If you’ve read any other of my reading wrap-ups, you’ll know I love Emily Henry. I read Beach Read at the beginning of the year and decided I was an Em Hen stan. I was really excited to read her newest book, another adult romance. This one follows Poppy, a travel writer, and Alex, a high school teacher, as they rekindled their friendship on a vacation in Palm Springs. Poppy and Alex became best friends in college and took a vacation together every summer for years, but something happened and they haven’t really spoken in two years. Poppy decides she misses Alex and plans a vacation for the two of them.


First of all, the chemistry between the two of them is unmatched! I have never rooted so hard for a couple to get together in a book before. The flashbacks to all their trips are amazing. However, they were no Augustus and January. I think I love Beach Read too much, for this to live up to it. But it was still so good! I also was still recovering from A Little Life (I still am not totally recovered), which may have added a cynical lens.


Spoilers (Highlight to read) I understand that this isn’t how romance books work, but I wanted it to stop at the 80% mark when they are at the wedding. I know there is always another conflict after they get together, but I didn’t want it! I didn’t like the real ending because it felt like they didn’t really fix their conflict. I’m not entirely convinced they are going to stay together and it breaks my heart!

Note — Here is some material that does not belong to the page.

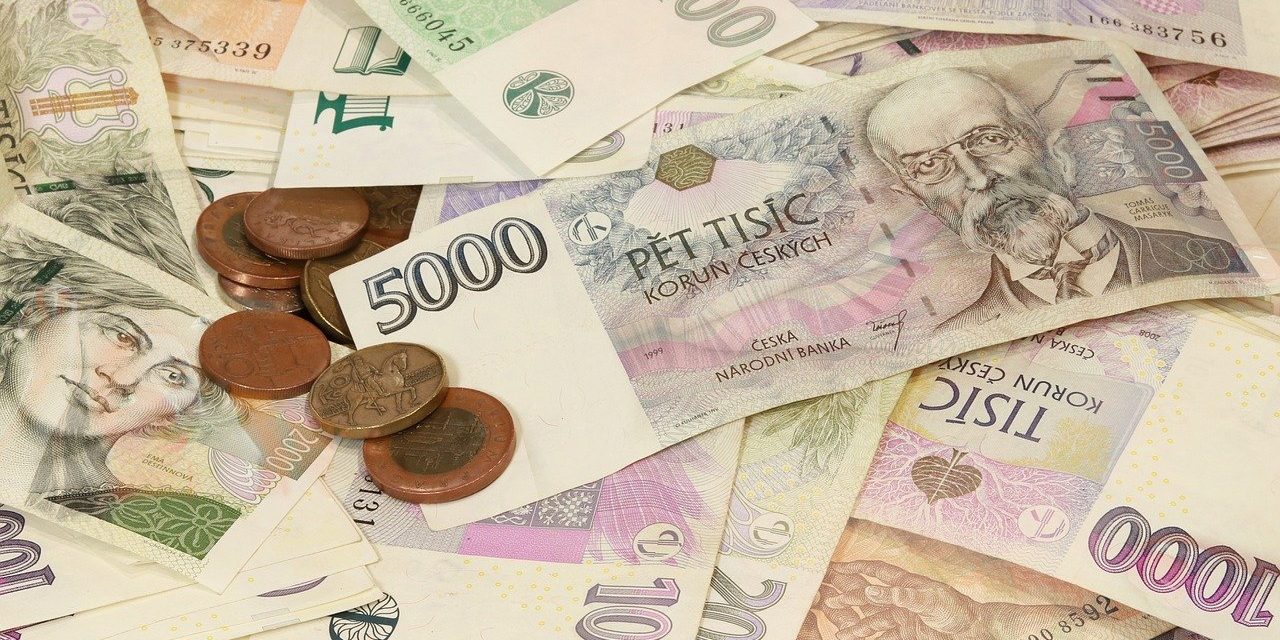 Minimální mzda se v Česku v roce 2022 zvýší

The Push by Ashley Audrain ⭐️⭐️⭐️⭐️/5

🤢

This book was way darker than I was expecting. I heard really good things about it and it was good, but it certainly wasn’t what I thought I was signing up for. It is this eerie story about motherhood. It follows Blythe, as she becomes a mother. I don’t want to get into the plot too much because I think it unfolds really beautifully (but I’d check out content warnings if anything around motherhood, suicide, or child death are not something you’re interested in reading about). We also get to see Blythe’s mother and grandmother’s journeys into motherhood. I think this book does a beautiful job unraveling the dark side of being a mom and generational trauma, through these four generations of women. It’s beautifully written and the central mystery is very gripping.

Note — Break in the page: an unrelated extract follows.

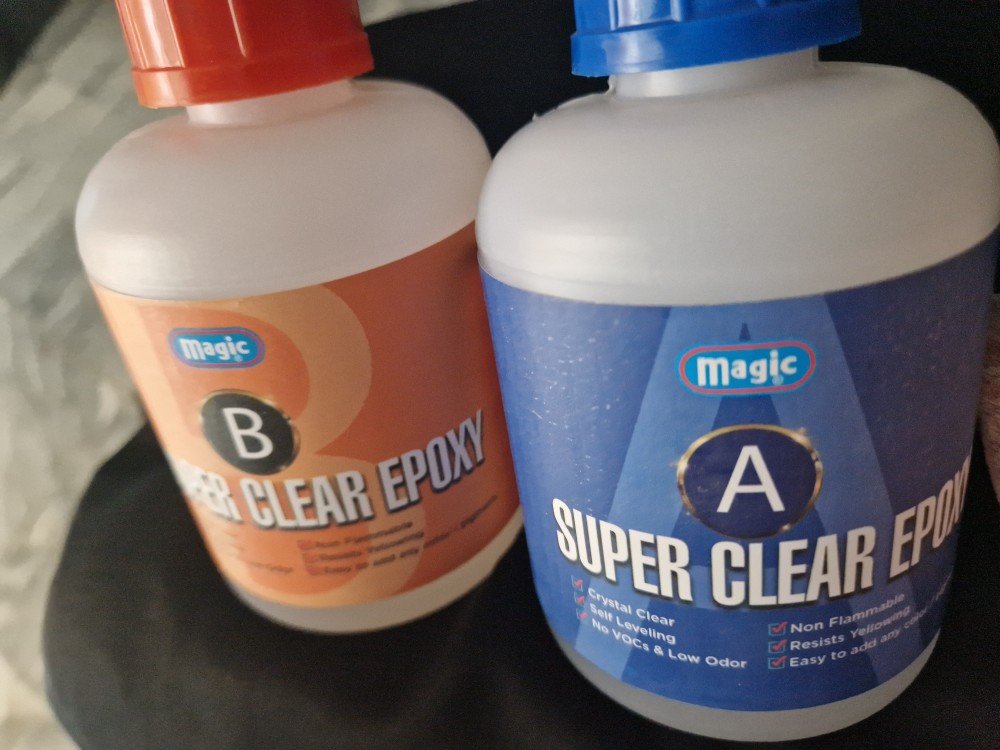 MAGIC® SUPER CLEAR EPOXY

Everything I Never Told You by Celeste Ng ⭐️⭐️⭐️⭐️/5

😢

I read Little Fires Everywhere last year and loved it, so I was looking forward to reading another book by Ng. Similarly, to Little Fires, Everything I Never Told You explores family dynamics within the framework of a mystery. In this case, Lydia, the middle child of the Lee family ends up dead in a lake. Through discovering what happened to Lydia, we also learn about her mother, who dropped out of medical school to raise her kids, and her father, who is a professor at a local high school and one of the only Asian people in their 1970’s Ohio town. The book explores the ways in which both parents’ experience shapes their expectations and dreams for Lydia and their other two children.